- Theatrical poster
- Directed by: Samuel Fuller
- Written by: Samuel Fuller
- Produced by: Samuel Fuller
- Starring: Gene Barry Angie Dickinson
- Cinematography: Joseph F. Biroc Cinemascope
- Edited by: Gene Fowler Jr.
- Music by: Victor Young Max Steiner
- Color process: Black and white
- Production company: Globe Enterprises
- Distributed by: 20th Century Fox
- Release date: May 22, 1957 (New York City);
- Running time: 96 minutes
- Country: United States
- Language: English
- Budget: $150,000

= China Gate (1957 film) =

1957 film by Samuel Fuller

China Gate is a 1957 American CinemaScope war film written, produced and directed by Samuel Fuller and released through 20th Century Fox. The film is set during the First Indochina War (1946–1954), and depicts the relationship between a sergeant of the French Foreign Legion and the Eurasian wife whom he had abandoned.

**Records provided**.
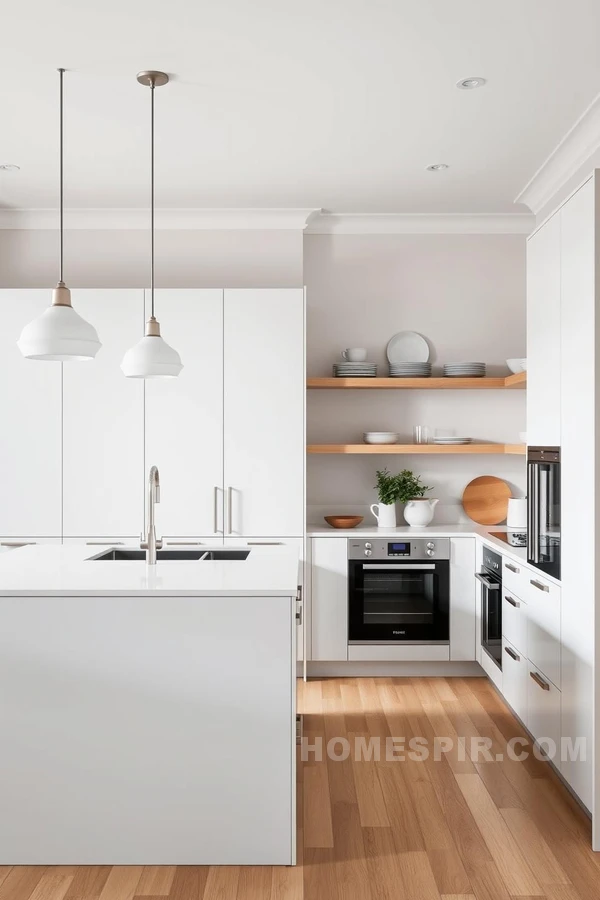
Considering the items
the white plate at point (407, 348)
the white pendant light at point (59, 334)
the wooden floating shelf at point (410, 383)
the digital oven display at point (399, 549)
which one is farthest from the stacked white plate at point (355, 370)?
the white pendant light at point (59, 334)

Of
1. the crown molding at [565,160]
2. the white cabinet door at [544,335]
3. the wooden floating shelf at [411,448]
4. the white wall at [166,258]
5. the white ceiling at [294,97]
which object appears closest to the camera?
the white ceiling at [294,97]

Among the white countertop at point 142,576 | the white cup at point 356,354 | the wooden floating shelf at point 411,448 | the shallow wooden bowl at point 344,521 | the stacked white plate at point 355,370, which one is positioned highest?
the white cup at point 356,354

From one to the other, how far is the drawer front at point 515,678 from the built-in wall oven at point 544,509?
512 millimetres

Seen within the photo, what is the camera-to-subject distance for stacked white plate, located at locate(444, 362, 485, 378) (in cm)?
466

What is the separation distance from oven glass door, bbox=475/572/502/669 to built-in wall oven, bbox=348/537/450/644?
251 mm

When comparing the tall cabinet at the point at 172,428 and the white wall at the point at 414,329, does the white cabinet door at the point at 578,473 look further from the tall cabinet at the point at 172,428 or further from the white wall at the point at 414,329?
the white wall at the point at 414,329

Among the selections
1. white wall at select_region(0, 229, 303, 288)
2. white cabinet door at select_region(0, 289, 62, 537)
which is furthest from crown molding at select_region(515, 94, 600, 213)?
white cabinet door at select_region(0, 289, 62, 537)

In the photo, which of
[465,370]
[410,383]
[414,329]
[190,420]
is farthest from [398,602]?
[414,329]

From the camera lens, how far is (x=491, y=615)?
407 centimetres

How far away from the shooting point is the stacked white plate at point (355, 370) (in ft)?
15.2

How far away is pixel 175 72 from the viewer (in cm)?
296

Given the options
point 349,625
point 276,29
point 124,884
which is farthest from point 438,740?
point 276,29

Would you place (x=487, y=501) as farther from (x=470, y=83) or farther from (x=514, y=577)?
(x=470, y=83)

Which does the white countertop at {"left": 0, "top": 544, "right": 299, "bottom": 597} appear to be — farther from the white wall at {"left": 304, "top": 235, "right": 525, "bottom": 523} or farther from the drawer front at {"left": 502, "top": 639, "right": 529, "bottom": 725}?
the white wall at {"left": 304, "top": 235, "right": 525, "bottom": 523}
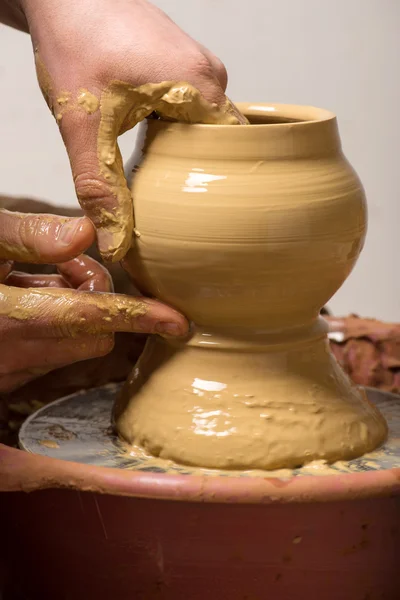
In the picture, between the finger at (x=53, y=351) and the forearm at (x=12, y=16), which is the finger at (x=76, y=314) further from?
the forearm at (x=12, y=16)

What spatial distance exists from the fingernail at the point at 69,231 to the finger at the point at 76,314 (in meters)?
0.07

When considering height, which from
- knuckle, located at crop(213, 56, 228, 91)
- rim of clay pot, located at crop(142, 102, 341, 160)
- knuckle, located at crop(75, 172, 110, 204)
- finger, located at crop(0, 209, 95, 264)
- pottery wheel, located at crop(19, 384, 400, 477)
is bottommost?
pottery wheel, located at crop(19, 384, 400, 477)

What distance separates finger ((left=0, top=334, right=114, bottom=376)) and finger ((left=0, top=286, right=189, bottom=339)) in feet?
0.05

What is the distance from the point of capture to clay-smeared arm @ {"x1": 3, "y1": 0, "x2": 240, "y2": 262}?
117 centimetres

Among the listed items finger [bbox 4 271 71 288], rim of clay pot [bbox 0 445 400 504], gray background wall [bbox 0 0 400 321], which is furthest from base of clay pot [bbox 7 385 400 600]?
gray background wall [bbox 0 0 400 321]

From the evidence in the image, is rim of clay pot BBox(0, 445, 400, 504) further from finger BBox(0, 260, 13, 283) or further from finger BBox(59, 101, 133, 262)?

**Assigned task 1**.
Answer these questions from the China Gate film article:
(a) Who edited the film?
(b) What was the film's budget?
(c) During which war is the film set?
**Assigned task 2**. Extend the China Gate film article with a few sentences that follow on from its final sentence.

**Answer space 1**.
(a) Gene Fowler Jr.
(b) $150,000
(c) The First Indochina War (1946–1954)

**Answer space 2**.
==Plot==
Sergeant Brock and Goldie are American Korean War veterans now serving as French Foreign Legion mercenaries in the First Indochina War. Brock's wife is a "half caste" Chinese-European named "Lucky Legs" who resorts to smuggling to feed her five-year-old son she had with Brock. Brock abandoned her and the baby when he was born with Asian features, feeling a "half breed" would not be welcome in America; an attitude towards miscegenation prevalent at the time. Lucky is recruited by the French high command to use her expertise of the area and her connection to the communist Major Cham to get a demolition squad of Legionnaires led by Brock to a vital hidden Viet Minh ammunition dump on the border with Red China. In return for her services, Lucky is promised by the French that they will arrange for her five-year-old son's emigration to America.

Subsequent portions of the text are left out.